CONTROL VARIABLES/TOTALS USED IN REWEIGHTING | |
---|---|
Household Control Variable | State Control Total |
Class A: Variables for which we use Administrative estimates of totals | |
Number of children age 0 | Population age 0 |
Number of children ages 1-5 | Population ages 1-5 |
Number of children ages 6-13 | Population ages 6-13 |
Number of children ages 14-18 | Population ages 14-18 |
Number of Hispanic children ages 0-18 | Hispanic population ages 0-18 |
Number of non-Hispanic black children ages 0-18 | Non-Hispanic black population ages 0-18 |
Class E: Variables for which we use Empirical Bayes shrinkage estimates of totals | |
Number of children < 50% FPL | Number of children < 50% FPL |
Number of children 50 to < 100% FPL | Number of children 50 to < 100% FPL |
Number of children 100 to < 200% FPL | Number of children 100 to < 200% FPL |
Number of children 200 to < 350% FPL | Number of children 200 to < 350% FPL |
Number of uninsured children < 100% FPL | Number of uninsured children < 100% FPL |
Number of uninsured children 100 to < 200% FPL | Number of uninsured children 100 to < 200% FPL |
Number of uninsured children 200% FPL or greater | Number of uninsured children 200% FPL or greater |
Class D: Variables for which we use Direct sample estimates of totals | |
Indicator that household is in a large central city with a substantial black or Hispanic population | Number of households in large central cities with substantial black or Hispanic populations |
Indicator that household is not in a large central city with a substantial black or Hispanic population | Number of households not in large central cities with substantial black or Hispanic populations |
The steps needed to derive control totals can become complex for at least two reasons. First, empirical Bayes estimation is itself complex and may also include steps that entail elaborate operations--such as smoothing estimated variances.

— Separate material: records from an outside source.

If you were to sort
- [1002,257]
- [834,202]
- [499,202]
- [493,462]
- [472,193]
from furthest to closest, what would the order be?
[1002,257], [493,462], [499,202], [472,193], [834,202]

Second, if a state control is obtained from an external source or by using empirical Bayes estimation, its introduction as a control is likely to change--and generally improve--the estimates of other totals to which it is related. For example, the CPS does not control the size of the Hispanic population at the state level, and Hispanic children tend to have higher uninsured rates than non-Hispanic children. By introducing estimates of the state Hispanic population as controls, we may improve the precision of the state estimates of uninsured children that we also want to use as controls. Rather than introducing all of the controls simultaneously in one step, it is desirable to introduce them sequentially so that the controls introduced at one step can allow us to obtain better estimates of controls that can be introduced--along with the earlier controls--at a later step.